Poster Abstract: Informing cancer prognosis prediction models with alternative RNA processing information boosts accuracy

Zachary Wakefield, PhD Candidate, Boston University

Abstract

Deviations in alternative splicing are increasingly implicated in cancer progression, generating oncogenic protein variants that drive tumorigenesis. However, the molecular mechanisms underlying alternative splicing's role in cancer prognosis remain unclear. Here, we employ deep learning to explore the impact of alternative splicing events on cancer type and prognosis.
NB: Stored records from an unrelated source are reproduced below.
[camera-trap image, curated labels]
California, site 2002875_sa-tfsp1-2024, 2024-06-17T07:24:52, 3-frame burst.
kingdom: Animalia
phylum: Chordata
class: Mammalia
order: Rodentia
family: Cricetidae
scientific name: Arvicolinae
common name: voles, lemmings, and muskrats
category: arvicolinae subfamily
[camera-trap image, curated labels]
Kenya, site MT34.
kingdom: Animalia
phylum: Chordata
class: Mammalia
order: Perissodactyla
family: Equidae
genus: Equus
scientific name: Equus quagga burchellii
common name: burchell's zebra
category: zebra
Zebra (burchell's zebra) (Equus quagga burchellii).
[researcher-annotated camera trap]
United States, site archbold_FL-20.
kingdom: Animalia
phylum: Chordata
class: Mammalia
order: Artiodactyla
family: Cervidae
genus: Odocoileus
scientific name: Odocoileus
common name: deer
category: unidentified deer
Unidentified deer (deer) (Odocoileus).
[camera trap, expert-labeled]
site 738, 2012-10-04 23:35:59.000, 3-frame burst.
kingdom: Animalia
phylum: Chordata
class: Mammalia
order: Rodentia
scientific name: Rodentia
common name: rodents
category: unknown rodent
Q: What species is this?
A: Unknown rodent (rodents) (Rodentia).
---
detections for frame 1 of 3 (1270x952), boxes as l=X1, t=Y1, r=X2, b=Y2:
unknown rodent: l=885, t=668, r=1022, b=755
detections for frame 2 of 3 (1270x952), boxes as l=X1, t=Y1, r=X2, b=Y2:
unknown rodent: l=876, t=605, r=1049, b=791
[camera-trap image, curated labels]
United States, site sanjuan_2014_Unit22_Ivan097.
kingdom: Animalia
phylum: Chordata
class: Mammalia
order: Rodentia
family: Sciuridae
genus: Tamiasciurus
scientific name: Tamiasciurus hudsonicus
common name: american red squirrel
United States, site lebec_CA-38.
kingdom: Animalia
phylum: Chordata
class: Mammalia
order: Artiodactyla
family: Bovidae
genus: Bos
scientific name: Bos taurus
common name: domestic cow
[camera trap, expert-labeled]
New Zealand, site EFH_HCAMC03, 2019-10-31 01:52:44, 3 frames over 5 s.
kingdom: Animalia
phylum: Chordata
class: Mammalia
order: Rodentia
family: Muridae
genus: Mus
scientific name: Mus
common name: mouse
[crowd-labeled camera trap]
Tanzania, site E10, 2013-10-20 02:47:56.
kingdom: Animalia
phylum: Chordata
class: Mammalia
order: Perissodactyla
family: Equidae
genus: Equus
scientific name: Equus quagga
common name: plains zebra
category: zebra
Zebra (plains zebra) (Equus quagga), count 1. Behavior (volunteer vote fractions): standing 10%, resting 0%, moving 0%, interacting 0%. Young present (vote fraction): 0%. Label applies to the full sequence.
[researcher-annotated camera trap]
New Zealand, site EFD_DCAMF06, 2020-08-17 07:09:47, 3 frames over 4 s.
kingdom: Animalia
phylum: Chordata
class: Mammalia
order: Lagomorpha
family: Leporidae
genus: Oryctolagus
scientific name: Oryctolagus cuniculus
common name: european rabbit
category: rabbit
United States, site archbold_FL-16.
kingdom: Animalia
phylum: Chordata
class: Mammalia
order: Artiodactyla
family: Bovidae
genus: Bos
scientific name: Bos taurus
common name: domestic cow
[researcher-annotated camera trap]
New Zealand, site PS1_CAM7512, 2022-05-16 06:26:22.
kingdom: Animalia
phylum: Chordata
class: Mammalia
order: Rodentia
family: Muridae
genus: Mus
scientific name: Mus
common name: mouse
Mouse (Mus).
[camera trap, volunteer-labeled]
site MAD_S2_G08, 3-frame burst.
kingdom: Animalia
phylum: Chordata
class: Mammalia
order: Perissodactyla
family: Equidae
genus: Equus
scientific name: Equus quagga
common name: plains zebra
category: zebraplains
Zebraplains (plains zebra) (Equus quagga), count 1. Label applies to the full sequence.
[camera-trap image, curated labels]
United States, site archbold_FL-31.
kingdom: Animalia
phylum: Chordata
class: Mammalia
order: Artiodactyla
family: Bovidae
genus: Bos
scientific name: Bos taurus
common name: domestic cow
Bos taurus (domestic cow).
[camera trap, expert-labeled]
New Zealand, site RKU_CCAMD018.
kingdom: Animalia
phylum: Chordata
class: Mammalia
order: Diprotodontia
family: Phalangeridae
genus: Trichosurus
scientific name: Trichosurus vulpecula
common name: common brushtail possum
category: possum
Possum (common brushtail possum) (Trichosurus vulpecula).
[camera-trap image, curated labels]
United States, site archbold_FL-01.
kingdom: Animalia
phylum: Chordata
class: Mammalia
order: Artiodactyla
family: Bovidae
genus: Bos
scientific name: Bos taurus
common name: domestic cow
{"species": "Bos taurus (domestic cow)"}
Our prediction models for each alternative splicing type across 26 cancer types from over 9,000 samples reveals that alternative splicing exhibits comparable predictive power to gene expression in cancer type classification. Remarkably, our analysis of 234 prediction models shows alternative splicing outperforms gene expression in predicting patient survival time across 19 cancer types. Building a multimodal model composed of fusing separate pre-tuned encoders using a gated approach with an MLP and cox regression head, we find the same heterogenous result in terms of best performer. Of significant note, we find that combining the information in the multimodal model boost performance in predictive power of concordance index. Our findings underscore the superior predictive power of alternative splicing over traditional gene expression analysis and highlight novel therapeutic opportunities for targeted cancer treatments.